▶ _Problem statement_: Rewrite the items below as a numbered list, skipping any blank lines. Leave the pictures out and keep only the text.

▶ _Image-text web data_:
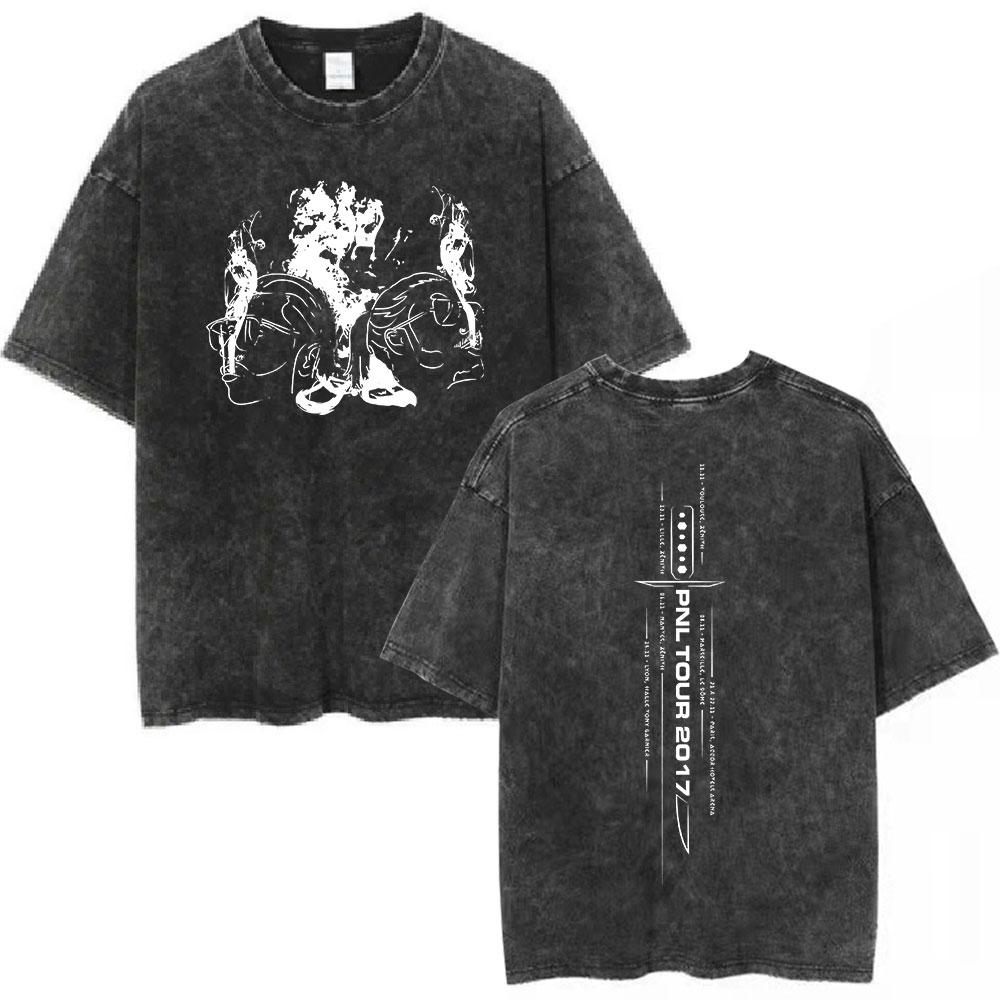 Le Monde Chico Vintage Gewaschenes T-Shirt Qlf PNL Französischer Rap Hip Hop T-Shirts Herren/Damen Baumwolle Lässig Übergroße T-Shirts Streetwear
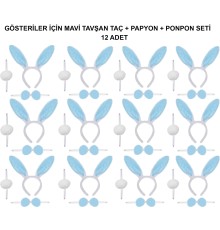 Mavi Tavşan Kostüm Seti – Taç, Papyon, Ponpon (12’li Paket)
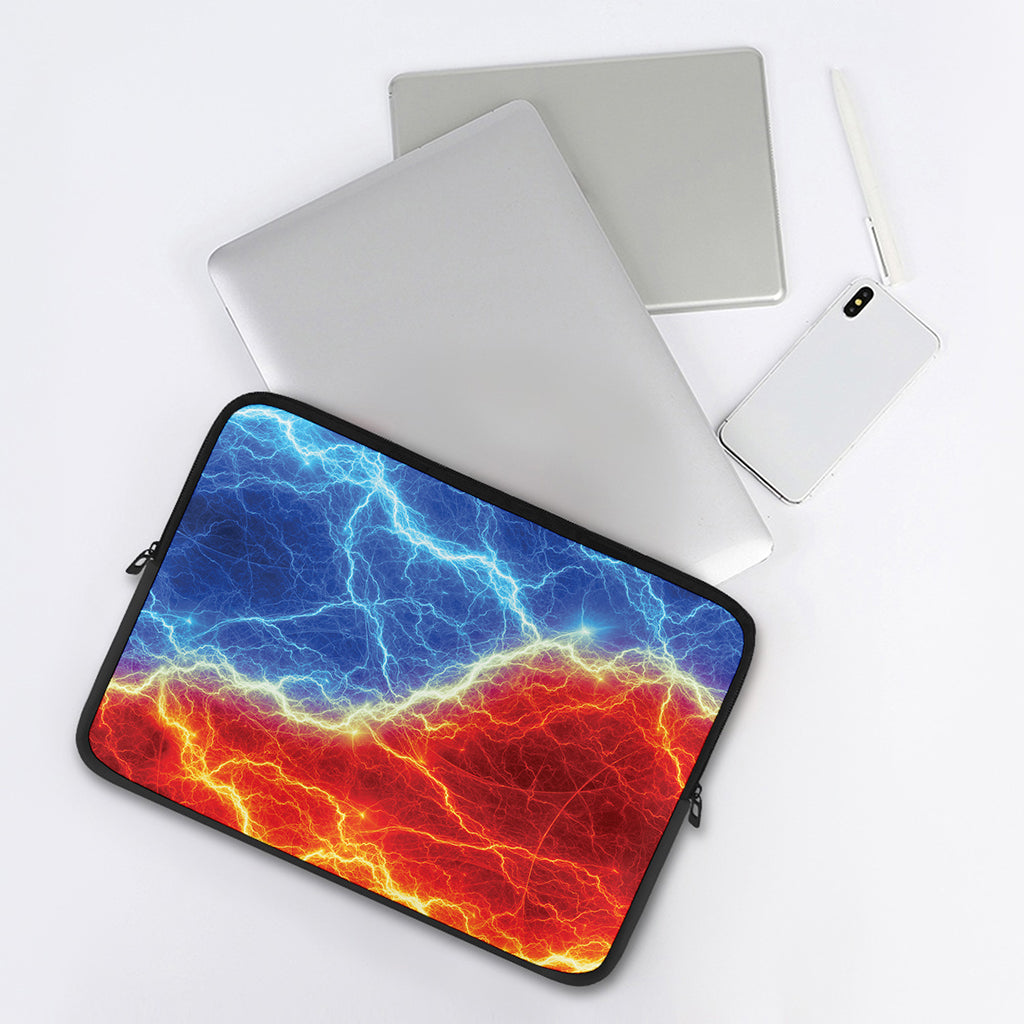 Blue And Red Lightning Print Laptop Sleeve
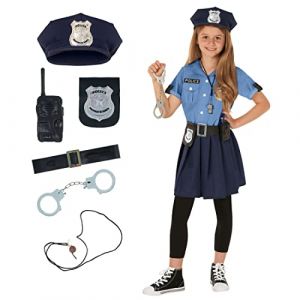 Morph Costumes Deguisement Policier Fille,Deguisement Police Fille,Deguisement Policier Enfant, Agent Police Filles Costume,Costume Carnaval Fille Halloween en Taille L (Morph Costumes, neuf)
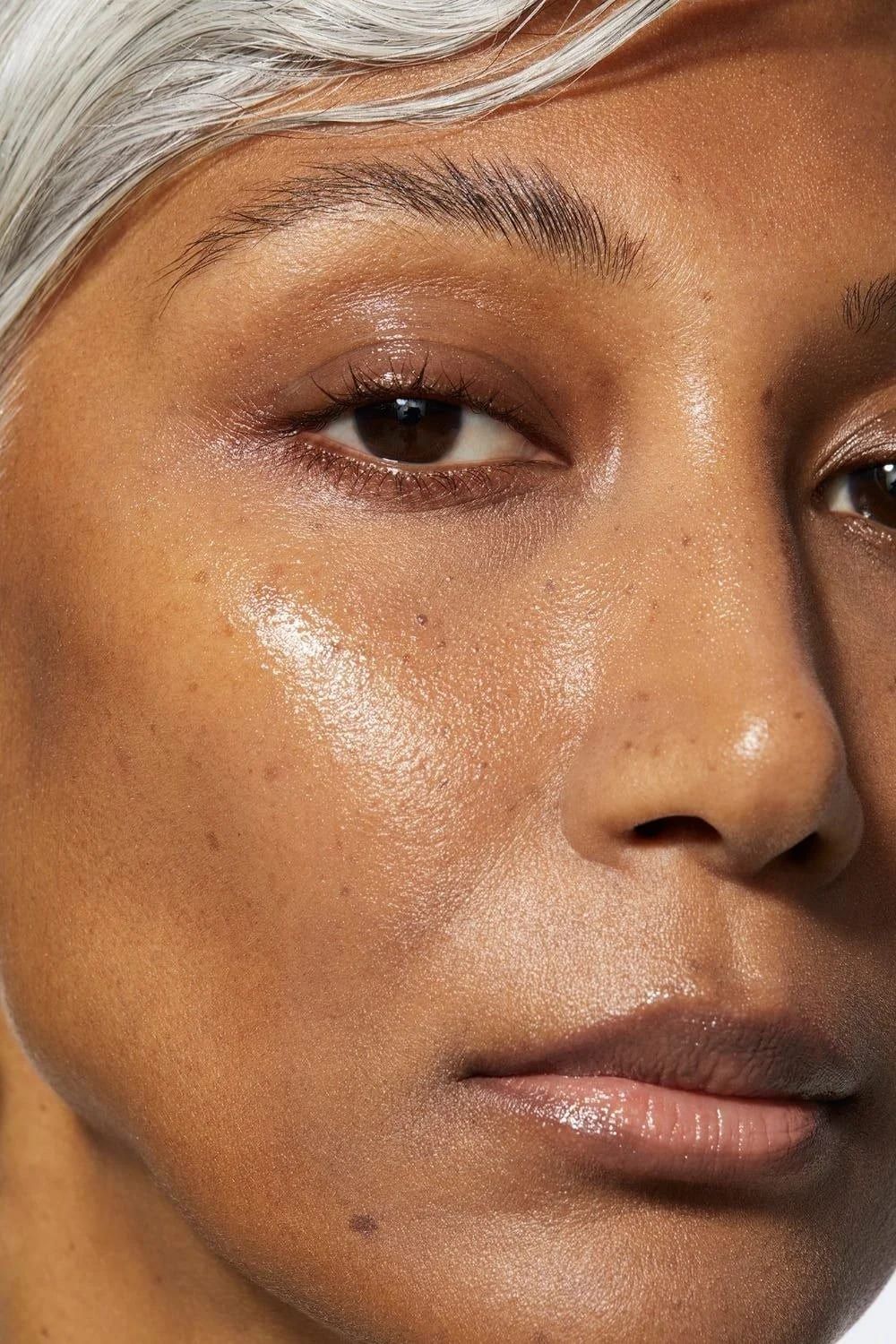 Close view of hydrated, even-toned skin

▶ _Your solution_:
1.  Le Monde Chico Vintage Gewaschenes T-Shirt Qlf PNL Französischer Rap Hip Hop T-Shirts Herren/Damen Baumwolle Lässig Übergroße T-Shirts Streetwear
2.  Mavi Tavşan Kostüm Seti – Taç, Papyon, Ponpon (12’li Paket)
3.  Blue And Red Lightning Print Laptop Sleeve
4.  Morph Costumes Deguisement Policier Fille,Deguisement Police Fille,Deguisement Policier Enfant, Agent Police Filles Costume,Costume Carnaval Fille Halloween en Taille L (Morph Costumes, neuf)
5.  Close view of hydrated, even-toned skin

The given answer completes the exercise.